[Text excerpt Boundary: Start]
My preschooler has been very excited for “Love Day.” He has enthusiastically cut out and decorated many heart cookies with me. it is fun to have this kind of energy in generally, but it is especially helpful when trying many new recipes.
These cutie cookies are a breeze to make. They are my traditional shortbread cookie recipe dyed with beet water instead of red food dye. They are dusted with rose cardamom sugar essence and drizzled with chocolate.
I keep a jar of rose cardamom sugar essence on hand. It is easy to make up. Perhaps you don’t have edible rose petals on hand, just cardamom sugar essence would be very pleasant too. The chocolate drizzle is chocolate chips melted and mixed with a bit of oil for drizzling. I prefer coconut oil, but you could use whatever cooking oil you have on hand.
My little taste testers show their approval.
There was a bit of leftover chocolate. I threw together a few chocolates with with caramel sauce in the middle and topped with course sea salt. Yummy little surprises!
Buttery cookies dusted with a hint of sweet spice from rose cardamom essence and drizzled with chocolate.
17 minPrep Time
13 minCook Time
30 minTotal Time
- 1 stick butter*
- 3 Tbs granulated sugar
- 1/2 tsp vanilla extract
- 1/2 tsp beet water “red food dye”
- 1 1/8 cup all purpose flour
- 1 Tb granulated sugar
- 1/2 tsp edible rose petals, finely chopped
- 1/8 tsp ground cardamom
- 3 oz baking chocolate chips*
- 1/2 Tb coconut oil, melted
- In a medium bowl, cream the butter with the first 3 Tbs of granulated sugar. Blend in the vanilla extract and “red food dye”. Mix in all the flour just until dough forms. Press dough out flat. I put all my dough in a gallon ziplock storage bag. Working against the counter surface, I smoothed the dough out into a rectangle about 1/4 inch thick. Cover or wrap the dough and chill in refrigerator for at least 30 minutes.
[Text excerpt Boundary: End]
[Dataset extract Boundary: Start]
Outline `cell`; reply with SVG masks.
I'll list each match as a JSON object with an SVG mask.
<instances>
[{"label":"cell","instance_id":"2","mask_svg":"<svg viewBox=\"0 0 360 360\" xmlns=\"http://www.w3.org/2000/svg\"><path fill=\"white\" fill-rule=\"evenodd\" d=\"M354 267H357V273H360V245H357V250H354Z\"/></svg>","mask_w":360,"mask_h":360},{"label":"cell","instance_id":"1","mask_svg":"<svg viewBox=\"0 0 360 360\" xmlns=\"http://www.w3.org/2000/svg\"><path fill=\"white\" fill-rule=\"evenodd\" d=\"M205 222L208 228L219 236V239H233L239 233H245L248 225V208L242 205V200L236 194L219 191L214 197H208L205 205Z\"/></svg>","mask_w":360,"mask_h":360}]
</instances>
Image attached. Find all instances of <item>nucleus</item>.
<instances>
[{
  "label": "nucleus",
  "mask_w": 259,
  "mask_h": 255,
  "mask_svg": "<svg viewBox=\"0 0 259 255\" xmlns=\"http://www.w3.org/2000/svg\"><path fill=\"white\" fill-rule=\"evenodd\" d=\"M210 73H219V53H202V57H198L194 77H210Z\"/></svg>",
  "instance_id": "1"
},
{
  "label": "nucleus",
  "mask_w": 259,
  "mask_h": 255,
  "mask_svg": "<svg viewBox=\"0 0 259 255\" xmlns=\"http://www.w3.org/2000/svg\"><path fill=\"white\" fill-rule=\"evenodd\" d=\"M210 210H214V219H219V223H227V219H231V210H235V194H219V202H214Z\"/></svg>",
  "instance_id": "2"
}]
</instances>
[Dataset extract Boundary: End]
What to produce: Continue the heart cookie recipe from its last sentence. None of the lines matter here.

Task output:
- While dough is chilling, preheat the oven to 325F. Place the remaining lemon zest and the reserved 1 TB of sugar in a small bowl. Mix the ingredients together thoroughly.
- Once dough has chilled you can use a cookie cutter of your choice to make nice shapes. I used a cutter that was just under 2 inches and one that was about 2.5 inches.
- Place cookies 1-2 inches apart on an ungreased baking sheet. Sprinkle the sugar spice essence over the cut cookies before placing in the oven. Bake cookies for 10-15 minutes just until they set. Allow to brown lightly on the edges.
- Prepare the chocolate drizzle using a double boiler method. Fill a medium size saucepan a third of the way with water. Bring the water to a simmer. Place a stainless steel mixing bowl over the saucepan. Add in the chocolate chips and melted coconut oil. Stir just until melted. Remove from heat and drizzle directly over the cookies.
- Place the cookies in the freezer for 15-30 minutes to allow the chocolate to set. Cookies can be store in an airtight container on the counter for 1 week or the freezer for 1 month.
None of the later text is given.